Collected data:
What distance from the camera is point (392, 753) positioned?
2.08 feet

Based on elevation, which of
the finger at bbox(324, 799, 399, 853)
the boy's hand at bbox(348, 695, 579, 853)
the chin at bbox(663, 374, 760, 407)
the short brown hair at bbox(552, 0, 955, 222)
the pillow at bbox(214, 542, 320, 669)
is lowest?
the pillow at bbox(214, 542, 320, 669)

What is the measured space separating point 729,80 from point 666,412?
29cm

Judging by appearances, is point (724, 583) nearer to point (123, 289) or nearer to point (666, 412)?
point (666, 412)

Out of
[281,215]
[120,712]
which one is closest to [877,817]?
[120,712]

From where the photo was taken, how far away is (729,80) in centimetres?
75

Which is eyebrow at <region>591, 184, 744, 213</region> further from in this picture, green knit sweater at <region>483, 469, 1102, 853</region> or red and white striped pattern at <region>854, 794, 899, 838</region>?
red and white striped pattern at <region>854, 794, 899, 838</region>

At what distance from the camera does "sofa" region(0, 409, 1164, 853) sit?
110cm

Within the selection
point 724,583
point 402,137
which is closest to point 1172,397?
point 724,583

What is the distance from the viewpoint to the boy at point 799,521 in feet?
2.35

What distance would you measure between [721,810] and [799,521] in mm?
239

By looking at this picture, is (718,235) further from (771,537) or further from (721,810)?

§ Stated task: Print every one of the records above, word for word and line for line.

§ Reply to the exercise:
What distance from the camera is point (392, 753) positioned?
2.08 feet

Based on elevation, which of
the finger at bbox(324, 799, 399, 853)
the boy's hand at bbox(348, 695, 579, 853)
the chin at bbox(663, 374, 760, 407)
the short brown hair at bbox(552, 0, 955, 222)
the pillow at bbox(214, 542, 320, 669)
is lowest?
the pillow at bbox(214, 542, 320, 669)

What is the measured space separating point 729,80 from point 666,412?
29cm

Judging by appearances, is point (724, 583) nearer to point (123, 289) or nearer to point (666, 412)?
point (666, 412)

Out of
[281,215]
[120,712]
which one is closest to [877,817]?
[120,712]

From where the photo was taken, how far away is (729,80) in centimetres?
75

Which is eyebrow at <region>591, 184, 744, 213</region> further from in this picture, green knit sweater at <region>483, 469, 1102, 853</region> or red and white striped pattern at <region>854, 794, 899, 838</region>?
red and white striped pattern at <region>854, 794, 899, 838</region>

At what distance from the camera does "sofa" region(0, 409, 1164, 853) sit?
110cm

Within the selection
point 724,583
point 402,137
which is closest to point 1172,397?
point 724,583

What is the distance from the viewpoint to the boy at point 799,521 in feet?
2.35

What distance would you measure between [721,810] and [799,521] in mm?
239

By looking at this picture, is (718,235) further from (771,537) or further from (721,810)?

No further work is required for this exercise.